▸ EXCERPTED RECORDS:
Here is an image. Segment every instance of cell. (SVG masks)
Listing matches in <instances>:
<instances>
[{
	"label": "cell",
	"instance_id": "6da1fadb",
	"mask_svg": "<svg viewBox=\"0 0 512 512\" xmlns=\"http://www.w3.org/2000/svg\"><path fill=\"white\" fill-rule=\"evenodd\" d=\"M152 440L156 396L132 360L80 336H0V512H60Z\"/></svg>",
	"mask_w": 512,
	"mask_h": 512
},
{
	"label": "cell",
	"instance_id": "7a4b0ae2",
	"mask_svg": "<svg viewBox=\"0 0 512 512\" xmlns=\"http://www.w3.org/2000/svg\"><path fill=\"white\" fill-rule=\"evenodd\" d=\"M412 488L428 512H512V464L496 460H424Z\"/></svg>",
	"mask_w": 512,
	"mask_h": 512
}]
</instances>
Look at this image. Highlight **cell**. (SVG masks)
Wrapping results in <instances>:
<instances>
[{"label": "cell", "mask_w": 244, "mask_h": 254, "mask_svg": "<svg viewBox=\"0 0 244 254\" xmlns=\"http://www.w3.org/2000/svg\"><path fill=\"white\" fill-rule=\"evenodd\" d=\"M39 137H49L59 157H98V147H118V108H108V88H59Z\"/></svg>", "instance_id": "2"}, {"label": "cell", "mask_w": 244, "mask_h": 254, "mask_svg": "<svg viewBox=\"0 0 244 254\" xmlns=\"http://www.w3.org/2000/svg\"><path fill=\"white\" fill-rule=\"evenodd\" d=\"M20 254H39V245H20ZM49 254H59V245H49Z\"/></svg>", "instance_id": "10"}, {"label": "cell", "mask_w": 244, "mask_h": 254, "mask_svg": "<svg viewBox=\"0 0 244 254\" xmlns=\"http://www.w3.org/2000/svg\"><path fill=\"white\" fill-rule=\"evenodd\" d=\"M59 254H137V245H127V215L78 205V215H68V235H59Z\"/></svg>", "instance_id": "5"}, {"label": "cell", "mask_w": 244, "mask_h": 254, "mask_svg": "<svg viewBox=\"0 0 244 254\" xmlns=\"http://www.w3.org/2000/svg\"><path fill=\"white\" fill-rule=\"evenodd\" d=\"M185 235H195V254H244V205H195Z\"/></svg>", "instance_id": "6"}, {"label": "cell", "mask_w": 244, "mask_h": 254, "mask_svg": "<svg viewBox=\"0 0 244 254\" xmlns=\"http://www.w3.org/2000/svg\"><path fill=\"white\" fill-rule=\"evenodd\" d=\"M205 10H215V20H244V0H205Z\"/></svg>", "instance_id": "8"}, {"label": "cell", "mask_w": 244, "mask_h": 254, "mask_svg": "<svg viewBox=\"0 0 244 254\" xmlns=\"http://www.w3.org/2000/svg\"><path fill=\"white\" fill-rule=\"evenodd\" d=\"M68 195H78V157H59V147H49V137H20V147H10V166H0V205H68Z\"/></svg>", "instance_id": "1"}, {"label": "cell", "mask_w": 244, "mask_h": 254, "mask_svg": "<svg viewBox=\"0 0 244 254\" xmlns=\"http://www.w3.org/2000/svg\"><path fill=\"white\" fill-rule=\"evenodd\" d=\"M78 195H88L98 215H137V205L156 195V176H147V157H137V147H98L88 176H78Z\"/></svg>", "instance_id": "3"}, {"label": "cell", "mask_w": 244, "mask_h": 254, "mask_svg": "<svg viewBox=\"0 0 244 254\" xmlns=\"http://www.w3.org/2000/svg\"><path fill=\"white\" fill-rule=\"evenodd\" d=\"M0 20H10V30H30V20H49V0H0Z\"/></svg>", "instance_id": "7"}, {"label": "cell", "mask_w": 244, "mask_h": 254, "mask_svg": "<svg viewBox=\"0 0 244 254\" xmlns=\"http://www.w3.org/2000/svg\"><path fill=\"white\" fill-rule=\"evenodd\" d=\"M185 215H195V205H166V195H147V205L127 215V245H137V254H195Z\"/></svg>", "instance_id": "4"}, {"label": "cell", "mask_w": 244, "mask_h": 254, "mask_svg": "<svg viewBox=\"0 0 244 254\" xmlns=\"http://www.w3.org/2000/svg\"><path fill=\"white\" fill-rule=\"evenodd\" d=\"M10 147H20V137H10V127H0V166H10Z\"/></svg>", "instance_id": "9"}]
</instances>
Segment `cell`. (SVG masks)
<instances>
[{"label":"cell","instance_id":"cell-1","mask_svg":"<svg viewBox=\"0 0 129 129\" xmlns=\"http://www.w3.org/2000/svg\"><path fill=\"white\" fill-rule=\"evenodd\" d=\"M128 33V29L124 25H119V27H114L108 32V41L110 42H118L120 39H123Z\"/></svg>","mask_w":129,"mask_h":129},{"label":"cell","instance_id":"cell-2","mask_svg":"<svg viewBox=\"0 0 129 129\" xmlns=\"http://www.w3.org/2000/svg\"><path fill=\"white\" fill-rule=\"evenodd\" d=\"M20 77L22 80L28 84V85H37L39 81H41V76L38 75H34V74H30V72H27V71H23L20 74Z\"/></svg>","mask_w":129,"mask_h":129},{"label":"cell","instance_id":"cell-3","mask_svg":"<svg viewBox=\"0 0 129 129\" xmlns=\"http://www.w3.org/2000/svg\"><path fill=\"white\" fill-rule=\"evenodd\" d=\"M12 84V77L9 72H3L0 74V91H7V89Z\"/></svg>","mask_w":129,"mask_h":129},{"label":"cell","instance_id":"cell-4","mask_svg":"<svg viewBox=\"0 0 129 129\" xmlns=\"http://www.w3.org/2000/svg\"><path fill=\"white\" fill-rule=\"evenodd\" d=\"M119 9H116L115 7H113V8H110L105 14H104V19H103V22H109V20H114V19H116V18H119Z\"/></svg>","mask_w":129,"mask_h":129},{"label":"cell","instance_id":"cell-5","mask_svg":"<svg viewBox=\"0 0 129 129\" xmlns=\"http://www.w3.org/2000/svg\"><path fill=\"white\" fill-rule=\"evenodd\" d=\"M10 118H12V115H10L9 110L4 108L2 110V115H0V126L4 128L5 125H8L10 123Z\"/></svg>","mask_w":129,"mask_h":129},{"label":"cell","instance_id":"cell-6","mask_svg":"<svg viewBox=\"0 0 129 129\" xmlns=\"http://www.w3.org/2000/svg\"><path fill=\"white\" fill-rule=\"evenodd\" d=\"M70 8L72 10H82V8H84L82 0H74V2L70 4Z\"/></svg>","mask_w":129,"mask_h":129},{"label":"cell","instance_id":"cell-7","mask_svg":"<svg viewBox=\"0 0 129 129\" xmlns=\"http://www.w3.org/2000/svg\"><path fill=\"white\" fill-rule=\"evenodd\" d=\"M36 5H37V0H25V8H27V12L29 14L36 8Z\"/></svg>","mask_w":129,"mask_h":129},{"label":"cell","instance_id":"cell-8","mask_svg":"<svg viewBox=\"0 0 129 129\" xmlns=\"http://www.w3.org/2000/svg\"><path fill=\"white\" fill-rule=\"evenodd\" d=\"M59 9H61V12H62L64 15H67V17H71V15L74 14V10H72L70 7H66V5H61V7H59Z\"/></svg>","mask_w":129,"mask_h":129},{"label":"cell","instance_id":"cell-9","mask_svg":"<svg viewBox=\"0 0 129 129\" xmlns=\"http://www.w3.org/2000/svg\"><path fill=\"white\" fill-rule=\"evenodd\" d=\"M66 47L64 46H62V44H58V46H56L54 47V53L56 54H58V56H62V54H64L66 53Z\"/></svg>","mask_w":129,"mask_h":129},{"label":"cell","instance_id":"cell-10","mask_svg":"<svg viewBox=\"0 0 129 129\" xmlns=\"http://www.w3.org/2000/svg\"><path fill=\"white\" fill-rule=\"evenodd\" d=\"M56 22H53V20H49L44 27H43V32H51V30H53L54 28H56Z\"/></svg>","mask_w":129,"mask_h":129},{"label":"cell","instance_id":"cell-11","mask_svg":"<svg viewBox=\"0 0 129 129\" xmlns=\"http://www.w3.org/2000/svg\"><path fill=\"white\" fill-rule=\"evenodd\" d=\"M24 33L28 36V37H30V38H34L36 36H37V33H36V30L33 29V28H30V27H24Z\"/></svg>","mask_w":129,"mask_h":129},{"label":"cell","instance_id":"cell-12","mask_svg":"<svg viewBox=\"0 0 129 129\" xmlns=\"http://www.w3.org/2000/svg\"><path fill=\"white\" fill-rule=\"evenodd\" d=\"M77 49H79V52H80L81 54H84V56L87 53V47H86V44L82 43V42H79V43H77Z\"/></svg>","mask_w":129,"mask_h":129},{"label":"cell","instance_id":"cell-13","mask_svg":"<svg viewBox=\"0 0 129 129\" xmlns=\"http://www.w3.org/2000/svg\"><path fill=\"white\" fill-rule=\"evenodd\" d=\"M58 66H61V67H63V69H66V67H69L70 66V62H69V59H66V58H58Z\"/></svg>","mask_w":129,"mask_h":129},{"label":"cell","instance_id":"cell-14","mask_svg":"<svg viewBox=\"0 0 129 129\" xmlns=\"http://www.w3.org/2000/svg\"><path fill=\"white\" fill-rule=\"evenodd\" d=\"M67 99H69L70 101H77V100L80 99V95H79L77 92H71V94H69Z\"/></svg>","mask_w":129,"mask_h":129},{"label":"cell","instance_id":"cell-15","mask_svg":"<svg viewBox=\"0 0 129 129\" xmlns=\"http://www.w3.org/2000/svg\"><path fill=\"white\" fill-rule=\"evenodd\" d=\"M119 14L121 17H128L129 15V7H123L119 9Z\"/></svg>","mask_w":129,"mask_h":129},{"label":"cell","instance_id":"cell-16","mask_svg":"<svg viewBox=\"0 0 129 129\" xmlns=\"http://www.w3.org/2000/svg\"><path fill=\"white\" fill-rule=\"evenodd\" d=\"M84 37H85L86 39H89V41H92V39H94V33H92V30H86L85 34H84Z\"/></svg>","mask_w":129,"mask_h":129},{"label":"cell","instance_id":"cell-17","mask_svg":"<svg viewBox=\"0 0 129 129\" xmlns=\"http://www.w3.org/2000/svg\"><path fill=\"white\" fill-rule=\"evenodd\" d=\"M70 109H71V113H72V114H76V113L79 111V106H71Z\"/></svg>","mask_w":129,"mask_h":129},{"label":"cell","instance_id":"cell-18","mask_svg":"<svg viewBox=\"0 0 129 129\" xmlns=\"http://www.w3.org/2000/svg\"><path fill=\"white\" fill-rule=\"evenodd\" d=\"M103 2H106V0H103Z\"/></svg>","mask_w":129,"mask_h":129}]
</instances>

▸ EXERCISE DESCRIPTION: Pull out every line of the records that contains the string "image".

▸ REPLY TO THE EXERCISE:
Here is an image. Segment every instance of cell. (SVG masks)
Look at this image. Highlight **cell**. (SVG masks)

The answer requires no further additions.